**EXERCISE BRIEF:**
Starting at the very first line of the material below, return each line verbatim, and stop after the line that contains "90H23V95H25L27 99H32V101L38 97V92L34".
— Start DATASET ROWS —
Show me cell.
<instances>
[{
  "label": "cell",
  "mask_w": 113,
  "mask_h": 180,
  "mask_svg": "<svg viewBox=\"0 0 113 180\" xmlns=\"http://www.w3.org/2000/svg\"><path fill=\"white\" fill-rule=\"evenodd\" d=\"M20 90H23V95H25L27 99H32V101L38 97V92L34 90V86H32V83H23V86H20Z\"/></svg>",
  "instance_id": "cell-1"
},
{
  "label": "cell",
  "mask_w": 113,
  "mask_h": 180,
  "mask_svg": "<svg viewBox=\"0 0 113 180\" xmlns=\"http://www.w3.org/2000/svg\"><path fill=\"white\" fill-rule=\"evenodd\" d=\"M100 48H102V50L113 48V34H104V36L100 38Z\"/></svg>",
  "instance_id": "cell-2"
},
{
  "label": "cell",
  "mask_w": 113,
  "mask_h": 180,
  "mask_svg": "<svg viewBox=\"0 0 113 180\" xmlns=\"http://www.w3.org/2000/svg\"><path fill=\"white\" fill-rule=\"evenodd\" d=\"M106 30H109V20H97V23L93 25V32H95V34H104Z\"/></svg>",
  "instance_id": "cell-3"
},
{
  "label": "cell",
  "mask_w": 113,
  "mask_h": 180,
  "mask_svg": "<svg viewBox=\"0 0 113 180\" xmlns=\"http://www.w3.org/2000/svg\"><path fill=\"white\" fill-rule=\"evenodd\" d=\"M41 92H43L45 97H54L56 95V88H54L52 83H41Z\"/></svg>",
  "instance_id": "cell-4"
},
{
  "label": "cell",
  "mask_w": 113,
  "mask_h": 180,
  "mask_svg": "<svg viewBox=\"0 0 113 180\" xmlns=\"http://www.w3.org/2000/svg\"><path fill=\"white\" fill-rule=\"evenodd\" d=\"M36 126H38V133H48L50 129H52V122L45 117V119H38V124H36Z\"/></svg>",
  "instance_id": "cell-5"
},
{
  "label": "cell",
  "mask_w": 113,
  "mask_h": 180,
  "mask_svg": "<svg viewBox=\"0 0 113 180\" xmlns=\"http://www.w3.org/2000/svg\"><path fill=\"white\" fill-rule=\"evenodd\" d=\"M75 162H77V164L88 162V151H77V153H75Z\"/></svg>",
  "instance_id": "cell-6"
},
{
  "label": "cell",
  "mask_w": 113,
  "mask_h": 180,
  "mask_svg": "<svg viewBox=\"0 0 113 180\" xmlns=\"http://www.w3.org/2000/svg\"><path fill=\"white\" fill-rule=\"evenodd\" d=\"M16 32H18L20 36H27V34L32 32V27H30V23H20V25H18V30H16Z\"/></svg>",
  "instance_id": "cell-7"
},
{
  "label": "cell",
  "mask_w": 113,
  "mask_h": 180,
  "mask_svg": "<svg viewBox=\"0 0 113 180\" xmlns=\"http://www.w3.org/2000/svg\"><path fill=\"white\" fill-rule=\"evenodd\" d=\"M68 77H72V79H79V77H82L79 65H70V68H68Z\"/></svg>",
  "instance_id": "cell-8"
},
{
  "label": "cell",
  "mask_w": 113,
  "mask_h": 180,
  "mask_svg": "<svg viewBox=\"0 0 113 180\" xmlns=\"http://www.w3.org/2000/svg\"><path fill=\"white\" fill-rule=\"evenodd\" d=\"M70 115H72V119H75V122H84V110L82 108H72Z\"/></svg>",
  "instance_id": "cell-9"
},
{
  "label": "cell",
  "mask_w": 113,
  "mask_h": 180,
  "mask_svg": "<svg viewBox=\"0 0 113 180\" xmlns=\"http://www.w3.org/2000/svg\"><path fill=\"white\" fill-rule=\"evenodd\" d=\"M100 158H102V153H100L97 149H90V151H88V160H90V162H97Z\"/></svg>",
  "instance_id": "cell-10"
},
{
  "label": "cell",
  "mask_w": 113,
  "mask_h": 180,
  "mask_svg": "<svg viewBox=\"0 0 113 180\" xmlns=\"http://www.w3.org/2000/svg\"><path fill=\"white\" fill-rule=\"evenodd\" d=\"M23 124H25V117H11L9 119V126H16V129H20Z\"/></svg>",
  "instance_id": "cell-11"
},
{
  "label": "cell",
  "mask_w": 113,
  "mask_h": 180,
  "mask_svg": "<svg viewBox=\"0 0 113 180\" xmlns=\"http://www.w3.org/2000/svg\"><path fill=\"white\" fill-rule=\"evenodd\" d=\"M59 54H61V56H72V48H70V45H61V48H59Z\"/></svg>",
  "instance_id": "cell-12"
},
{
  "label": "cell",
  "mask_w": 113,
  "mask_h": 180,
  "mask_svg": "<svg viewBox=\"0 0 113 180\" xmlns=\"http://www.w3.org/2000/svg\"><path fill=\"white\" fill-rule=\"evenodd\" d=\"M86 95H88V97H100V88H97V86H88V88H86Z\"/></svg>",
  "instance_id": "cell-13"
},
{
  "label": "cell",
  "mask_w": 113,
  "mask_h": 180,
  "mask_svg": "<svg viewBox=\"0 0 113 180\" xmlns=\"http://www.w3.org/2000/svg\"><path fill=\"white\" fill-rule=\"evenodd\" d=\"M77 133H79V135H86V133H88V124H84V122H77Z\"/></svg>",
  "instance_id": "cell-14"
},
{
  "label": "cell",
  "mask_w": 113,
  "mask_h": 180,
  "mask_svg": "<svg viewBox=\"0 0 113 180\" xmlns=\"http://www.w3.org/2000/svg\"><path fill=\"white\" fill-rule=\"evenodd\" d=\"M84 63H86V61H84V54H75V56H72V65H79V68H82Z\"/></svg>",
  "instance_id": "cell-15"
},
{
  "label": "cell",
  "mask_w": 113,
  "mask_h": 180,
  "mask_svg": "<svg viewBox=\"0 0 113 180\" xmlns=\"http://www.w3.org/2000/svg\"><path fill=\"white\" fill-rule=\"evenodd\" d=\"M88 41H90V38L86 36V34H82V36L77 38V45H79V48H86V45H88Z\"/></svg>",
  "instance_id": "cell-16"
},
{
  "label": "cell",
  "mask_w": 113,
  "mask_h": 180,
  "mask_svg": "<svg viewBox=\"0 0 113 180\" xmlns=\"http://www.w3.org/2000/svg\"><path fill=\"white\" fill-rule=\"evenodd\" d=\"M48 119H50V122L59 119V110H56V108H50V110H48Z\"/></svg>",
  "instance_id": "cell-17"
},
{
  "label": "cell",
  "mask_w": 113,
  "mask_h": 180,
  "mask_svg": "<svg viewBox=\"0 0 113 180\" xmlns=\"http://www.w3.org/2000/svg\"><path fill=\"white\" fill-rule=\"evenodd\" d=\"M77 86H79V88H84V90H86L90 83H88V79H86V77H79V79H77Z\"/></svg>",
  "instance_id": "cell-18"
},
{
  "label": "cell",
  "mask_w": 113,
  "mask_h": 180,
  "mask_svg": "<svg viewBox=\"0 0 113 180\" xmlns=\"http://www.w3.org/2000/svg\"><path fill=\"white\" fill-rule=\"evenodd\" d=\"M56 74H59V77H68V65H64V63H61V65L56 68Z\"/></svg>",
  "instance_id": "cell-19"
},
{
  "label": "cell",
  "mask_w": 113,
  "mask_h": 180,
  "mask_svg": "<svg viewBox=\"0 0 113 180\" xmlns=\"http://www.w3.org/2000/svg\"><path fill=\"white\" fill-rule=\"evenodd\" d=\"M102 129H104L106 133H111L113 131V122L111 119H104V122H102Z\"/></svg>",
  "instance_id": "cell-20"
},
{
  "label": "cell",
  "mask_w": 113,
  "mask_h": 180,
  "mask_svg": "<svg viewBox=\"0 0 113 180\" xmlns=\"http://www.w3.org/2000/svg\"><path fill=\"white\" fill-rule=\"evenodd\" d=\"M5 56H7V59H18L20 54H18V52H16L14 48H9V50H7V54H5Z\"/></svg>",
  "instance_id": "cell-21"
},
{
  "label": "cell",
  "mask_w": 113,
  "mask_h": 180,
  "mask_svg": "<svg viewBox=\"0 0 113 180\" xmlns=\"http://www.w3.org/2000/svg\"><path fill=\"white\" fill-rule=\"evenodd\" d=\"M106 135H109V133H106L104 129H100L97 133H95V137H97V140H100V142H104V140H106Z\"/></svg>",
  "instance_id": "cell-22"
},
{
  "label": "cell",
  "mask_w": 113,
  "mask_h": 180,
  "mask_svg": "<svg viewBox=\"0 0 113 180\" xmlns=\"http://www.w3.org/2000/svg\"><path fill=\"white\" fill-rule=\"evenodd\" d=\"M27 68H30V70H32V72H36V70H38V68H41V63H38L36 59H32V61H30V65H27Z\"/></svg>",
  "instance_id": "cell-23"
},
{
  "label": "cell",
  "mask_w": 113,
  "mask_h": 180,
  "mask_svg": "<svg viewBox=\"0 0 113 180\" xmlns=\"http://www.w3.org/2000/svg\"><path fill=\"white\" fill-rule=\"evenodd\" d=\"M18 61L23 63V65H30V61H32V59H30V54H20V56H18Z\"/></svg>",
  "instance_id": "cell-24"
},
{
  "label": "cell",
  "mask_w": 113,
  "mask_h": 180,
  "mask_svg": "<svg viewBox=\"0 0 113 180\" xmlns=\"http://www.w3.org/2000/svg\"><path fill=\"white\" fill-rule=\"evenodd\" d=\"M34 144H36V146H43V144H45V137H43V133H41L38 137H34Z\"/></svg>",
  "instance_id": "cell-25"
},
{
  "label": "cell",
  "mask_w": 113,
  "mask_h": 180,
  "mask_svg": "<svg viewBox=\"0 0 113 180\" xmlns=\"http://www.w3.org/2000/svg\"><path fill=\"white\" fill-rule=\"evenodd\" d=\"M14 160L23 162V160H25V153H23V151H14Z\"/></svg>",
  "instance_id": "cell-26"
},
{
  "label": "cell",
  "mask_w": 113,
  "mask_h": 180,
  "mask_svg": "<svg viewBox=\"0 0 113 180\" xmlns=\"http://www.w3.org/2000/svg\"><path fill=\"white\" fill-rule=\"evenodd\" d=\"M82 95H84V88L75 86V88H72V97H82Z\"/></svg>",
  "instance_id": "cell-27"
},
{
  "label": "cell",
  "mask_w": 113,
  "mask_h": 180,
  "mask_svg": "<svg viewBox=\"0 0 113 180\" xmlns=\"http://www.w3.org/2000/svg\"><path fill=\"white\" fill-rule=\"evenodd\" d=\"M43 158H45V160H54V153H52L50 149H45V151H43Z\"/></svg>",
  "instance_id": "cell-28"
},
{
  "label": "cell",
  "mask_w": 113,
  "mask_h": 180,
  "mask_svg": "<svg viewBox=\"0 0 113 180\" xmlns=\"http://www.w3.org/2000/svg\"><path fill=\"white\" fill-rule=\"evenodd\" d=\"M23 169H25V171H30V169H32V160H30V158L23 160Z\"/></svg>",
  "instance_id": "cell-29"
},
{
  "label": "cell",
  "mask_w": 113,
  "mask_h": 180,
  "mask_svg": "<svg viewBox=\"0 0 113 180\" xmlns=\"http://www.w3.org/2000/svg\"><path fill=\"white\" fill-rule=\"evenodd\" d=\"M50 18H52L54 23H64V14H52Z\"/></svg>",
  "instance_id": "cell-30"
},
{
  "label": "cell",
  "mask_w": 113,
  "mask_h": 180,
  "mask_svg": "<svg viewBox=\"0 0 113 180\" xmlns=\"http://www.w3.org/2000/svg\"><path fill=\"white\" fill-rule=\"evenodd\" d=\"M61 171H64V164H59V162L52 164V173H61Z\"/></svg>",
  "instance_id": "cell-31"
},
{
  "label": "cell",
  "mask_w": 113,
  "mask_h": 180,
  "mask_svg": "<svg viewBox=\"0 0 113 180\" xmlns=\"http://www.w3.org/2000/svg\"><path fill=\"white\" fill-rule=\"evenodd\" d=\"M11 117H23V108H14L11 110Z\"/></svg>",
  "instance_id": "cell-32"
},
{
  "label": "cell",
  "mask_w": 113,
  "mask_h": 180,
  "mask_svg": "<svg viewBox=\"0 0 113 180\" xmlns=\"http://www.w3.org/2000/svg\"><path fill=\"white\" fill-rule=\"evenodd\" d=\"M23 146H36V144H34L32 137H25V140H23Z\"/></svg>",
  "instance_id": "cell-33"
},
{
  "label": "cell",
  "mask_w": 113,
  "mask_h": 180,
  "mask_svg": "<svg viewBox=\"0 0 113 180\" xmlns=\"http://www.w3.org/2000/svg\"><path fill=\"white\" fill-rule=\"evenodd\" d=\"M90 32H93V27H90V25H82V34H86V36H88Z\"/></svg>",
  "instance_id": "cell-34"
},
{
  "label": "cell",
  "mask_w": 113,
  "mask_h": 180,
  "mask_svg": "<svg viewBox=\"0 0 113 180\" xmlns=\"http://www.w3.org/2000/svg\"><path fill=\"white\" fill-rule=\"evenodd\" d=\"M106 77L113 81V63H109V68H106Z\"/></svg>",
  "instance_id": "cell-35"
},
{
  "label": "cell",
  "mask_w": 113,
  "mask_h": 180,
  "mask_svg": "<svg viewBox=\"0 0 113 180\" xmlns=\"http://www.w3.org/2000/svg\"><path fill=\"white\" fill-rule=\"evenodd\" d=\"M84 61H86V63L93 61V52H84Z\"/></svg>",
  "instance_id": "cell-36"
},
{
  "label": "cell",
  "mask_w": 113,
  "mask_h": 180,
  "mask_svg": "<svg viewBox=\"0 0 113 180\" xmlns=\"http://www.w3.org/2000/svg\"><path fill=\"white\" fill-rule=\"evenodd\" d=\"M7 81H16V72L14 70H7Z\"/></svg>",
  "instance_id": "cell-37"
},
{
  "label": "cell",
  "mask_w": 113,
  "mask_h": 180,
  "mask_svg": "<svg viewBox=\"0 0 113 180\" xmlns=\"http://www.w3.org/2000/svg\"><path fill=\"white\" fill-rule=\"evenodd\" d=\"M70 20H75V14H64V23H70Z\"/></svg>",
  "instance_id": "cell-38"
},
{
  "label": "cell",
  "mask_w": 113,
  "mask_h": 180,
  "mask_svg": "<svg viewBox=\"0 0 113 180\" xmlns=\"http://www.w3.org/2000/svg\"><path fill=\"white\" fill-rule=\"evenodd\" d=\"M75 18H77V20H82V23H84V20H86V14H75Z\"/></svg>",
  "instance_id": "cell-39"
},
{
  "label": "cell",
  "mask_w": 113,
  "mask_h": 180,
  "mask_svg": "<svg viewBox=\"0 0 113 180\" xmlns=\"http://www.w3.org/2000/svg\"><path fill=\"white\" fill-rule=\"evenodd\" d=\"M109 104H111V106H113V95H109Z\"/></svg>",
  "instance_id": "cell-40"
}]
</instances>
— End DATASET ROWS —
**THE RESPONSE:**
Show me cell.
<instances>
[{
  "label": "cell",
  "mask_w": 113,
  "mask_h": 180,
  "mask_svg": "<svg viewBox=\"0 0 113 180\" xmlns=\"http://www.w3.org/2000/svg\"><path fill=\"white\" fill-rule=\"evenodd\" d=\"M20 90H23V95H25L27 99H32V101L38 97V92L34 90V86H32V83H23V86H20Z\"/></svg>",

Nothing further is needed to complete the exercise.